■ Description of the task:
Give again, word for word, only the lines from the one containing "Considering what is" through the final line.

═══

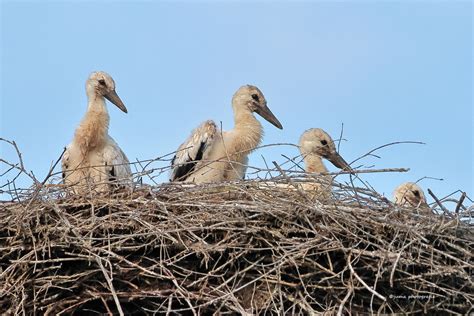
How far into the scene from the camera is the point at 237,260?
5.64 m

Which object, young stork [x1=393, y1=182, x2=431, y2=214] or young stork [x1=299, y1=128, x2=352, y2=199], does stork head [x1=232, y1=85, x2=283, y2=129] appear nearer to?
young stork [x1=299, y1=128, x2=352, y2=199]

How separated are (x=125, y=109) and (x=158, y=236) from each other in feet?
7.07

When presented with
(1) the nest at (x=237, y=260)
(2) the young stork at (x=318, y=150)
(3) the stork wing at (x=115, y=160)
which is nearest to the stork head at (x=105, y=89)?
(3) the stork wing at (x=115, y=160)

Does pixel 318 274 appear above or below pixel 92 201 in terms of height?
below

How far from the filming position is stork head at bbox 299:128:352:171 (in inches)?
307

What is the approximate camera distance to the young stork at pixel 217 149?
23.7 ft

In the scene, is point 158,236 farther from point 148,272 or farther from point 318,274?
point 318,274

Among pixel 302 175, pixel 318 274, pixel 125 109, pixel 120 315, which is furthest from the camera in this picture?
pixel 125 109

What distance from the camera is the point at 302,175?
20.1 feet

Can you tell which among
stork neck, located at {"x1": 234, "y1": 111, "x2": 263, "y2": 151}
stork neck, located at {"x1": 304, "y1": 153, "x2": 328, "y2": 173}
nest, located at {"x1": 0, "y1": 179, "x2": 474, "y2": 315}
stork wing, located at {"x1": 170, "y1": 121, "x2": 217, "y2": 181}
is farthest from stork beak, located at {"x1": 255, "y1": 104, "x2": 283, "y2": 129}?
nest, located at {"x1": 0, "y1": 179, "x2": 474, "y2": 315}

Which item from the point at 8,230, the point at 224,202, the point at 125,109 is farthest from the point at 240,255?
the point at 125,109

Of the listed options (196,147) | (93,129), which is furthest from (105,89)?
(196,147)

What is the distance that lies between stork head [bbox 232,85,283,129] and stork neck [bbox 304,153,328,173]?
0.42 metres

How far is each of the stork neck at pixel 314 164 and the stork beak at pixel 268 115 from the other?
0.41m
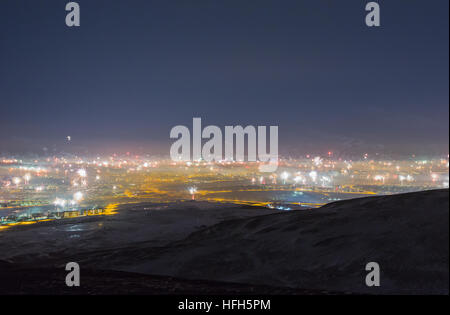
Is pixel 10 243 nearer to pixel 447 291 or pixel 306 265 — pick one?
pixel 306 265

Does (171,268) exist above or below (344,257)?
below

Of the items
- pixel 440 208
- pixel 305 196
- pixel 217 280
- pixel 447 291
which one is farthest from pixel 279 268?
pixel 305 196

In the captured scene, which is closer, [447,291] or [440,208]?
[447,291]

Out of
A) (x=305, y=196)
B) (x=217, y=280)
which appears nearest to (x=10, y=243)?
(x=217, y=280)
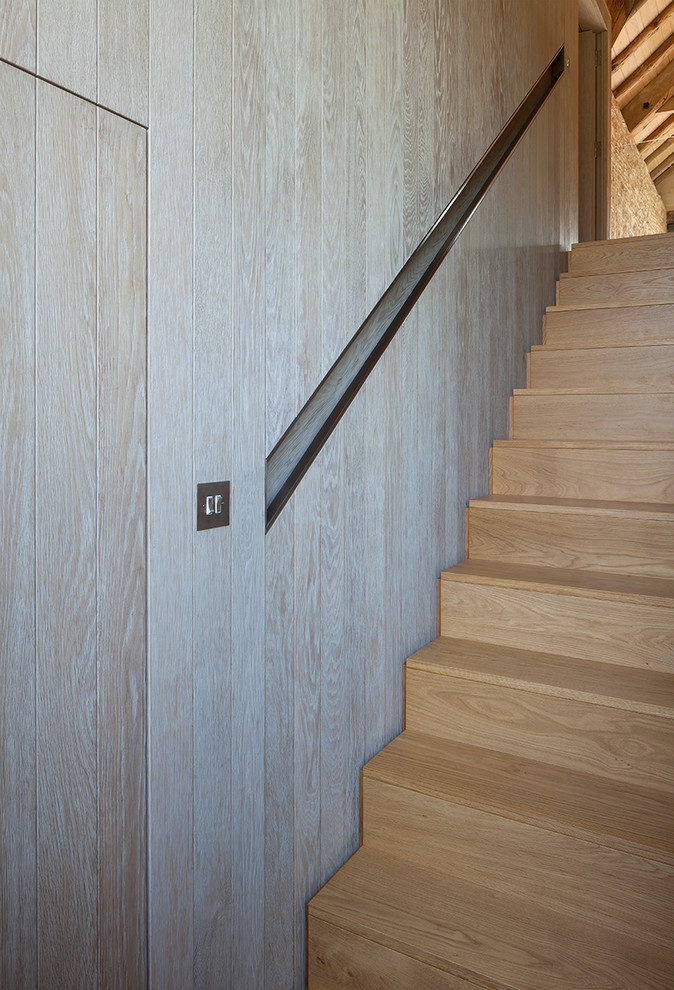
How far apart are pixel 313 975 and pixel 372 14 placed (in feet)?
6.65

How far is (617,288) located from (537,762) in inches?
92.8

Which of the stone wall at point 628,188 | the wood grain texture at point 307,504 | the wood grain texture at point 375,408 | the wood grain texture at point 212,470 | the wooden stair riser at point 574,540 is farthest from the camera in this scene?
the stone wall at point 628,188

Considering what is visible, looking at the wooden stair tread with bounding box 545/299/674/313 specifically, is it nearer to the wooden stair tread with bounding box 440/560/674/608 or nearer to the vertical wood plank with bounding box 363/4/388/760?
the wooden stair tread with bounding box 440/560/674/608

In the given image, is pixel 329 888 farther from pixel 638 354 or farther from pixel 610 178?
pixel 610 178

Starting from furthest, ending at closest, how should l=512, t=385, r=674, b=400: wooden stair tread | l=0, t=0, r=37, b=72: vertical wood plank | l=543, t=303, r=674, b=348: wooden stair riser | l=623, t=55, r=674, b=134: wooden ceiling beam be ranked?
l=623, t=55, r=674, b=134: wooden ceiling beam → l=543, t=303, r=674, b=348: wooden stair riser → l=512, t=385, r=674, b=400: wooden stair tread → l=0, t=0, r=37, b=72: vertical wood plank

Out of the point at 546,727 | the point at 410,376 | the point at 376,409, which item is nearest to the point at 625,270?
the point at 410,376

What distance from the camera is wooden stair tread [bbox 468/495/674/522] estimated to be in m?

═══

■ Solution for this exercise:
Considering what is visible, looking at the wooden stair tread with bounding box 545/299/674/313 specifically, is it nearer to the wooden stair tread with bounding box 440/560/674/608 or nearer to the vertical wood plank with bounding box 363/4/388/760?
the wooden stair tread with bounding box 440/560/674/608

In the given image, is pixel 329 888 farther from pixel 638 354 or farther from pixel 610 178?
pixel 610 178

Starting from furthest, ending at closest, how should l=512, t=385, r=674, b=400: wooden stair tread | l=0, t=0, r=37, b=72: vertical wood plank | l=543, t=303, r=674, b=348: wooden stair riser | l=623, t=55, r=674, b=134: wooden ceiling beam be ranked?
l=623, t=55, r=674, b=134: wooden ceiling beam → l=543, t=303, r=674, b=348: wooden stair riser → l=512, t=385, r=674, b=400: wooden stair tread → l=0, t=0, r=37, b=72: vertical wood plank

Out of the point at 546,727 | the point at 410,376 | the point at 376,409, which item is nearest to the point at 625,270?
the point at 410,376

What distance from the camera is wooden stair tread [bbox 468/495/674/522] estimated to be in m?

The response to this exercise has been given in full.